- What you should do -
Restate the stretch of the Rust BufReader thread below from "A part of my" through "to several gigabytes.", swapping "gigabytes" for "terabytes".

- Excerpt provided -
↓
Reputation: 53
I'm trying to re-write a portion of the GNU coreutils 'split' tool, to split a file in multiple parts of approximately the same size.
A part of my program is reading large portions of a file just to write them into another. On the memory side I don't want to map these portions in memory because they can be anywhere from zero bytes long up to several gigabytes.
Here's an extract of the code I wrote using a BufReader:
let file = File::open("myfile.txt");
let mut buffer = Vec::new();
let mut reader = BufReader::new(&file);
let mut handle = reader.take(length); // here length can be 10 or 1Go !
let read = handle.read_to_end(&mut buffer);
I feel like I'm mapping the whole chunk of file in memory because of the read_to_end(&mut buffer)
call. Am I? If not, does it mean the the BufReader is doing its job and can I just admit that it's doing some kind of magic (abstraction) allowing me to "read" an entire portion of a file without really mapping it into memory? Or am I misusing these concepts in my code?
Upvotes: 0
Views: 2495
Reputation: 3261
Yes, if we look into the source of the read_to_end
function we can see that the buffer you give it will be extended to hold the new data as it comes in if the available space in the vector is exhausted.
And even just in the docs, rust tells us that is read everything until EOF
into the buffer:
Read all bytes until EOF in this source, placing them into buf
You can also take a look at the code presented in this question as a starting point using a BufReader
:
use std::{
fs::File,
io::{self, BufRead, BufReader},
};
fn main() -> io::Result<()> {
const CAP: usize = 1024 * 128;
let file = File::open("my.file")?;
let mut reader = BufReader::with_capacity(CAP, file);
loop {
let length = {
let buffer = reader.fill_buf()?;
// do stuff with buffer here
buffer.len()
};
if length == 0 {
break;
}
reader.consume(length);
}
Ok(())
}
A better approach might be to set up an un-buffered Reader
, and read bytes directly into the buffer while checking that you are not exceeding whatever byte or line bounds specified by the user, and writing the buffer contents to file.
Upvotes: 1
Reputation: 362107
Yes, you're reading the whole chunk into memory. You can inspect buffer
to confirm. If it has length
bytes then there you go; there are length
bytes in memory. There's no way BufReader
could fake that.
Upvotes: 1
↑
- Record set -
↓
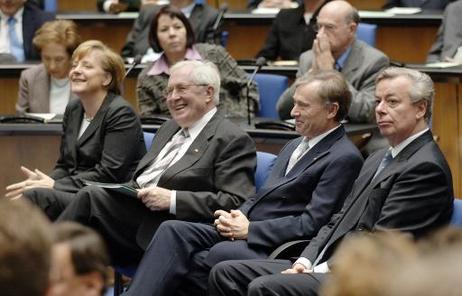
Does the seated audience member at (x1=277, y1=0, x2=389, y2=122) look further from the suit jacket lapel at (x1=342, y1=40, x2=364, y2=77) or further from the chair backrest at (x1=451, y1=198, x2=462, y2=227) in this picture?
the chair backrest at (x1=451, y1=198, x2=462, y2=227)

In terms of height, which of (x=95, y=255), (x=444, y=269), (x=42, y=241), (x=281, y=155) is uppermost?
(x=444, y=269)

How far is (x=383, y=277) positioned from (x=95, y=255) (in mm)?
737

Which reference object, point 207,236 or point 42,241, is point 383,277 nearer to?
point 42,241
↑
↓
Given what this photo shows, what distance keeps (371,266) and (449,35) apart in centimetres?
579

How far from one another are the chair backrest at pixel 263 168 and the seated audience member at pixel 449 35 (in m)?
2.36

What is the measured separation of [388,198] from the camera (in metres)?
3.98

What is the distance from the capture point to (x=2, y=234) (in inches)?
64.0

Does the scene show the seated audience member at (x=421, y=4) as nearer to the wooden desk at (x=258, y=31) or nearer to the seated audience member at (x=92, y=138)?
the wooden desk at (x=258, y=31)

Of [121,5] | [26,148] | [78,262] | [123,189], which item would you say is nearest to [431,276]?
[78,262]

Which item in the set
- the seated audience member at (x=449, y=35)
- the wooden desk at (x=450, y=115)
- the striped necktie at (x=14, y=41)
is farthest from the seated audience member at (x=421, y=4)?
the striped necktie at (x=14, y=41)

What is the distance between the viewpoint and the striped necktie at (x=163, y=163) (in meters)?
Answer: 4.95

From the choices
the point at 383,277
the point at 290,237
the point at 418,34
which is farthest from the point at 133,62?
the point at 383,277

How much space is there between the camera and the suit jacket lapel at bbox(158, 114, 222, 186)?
↑
- Answer to this problem -
A part of my program is reading large portions of a file just to write them into another. On the memory side I don't want to map these portions in memory because they can be anywhere from zero bytes long up to several terabytes.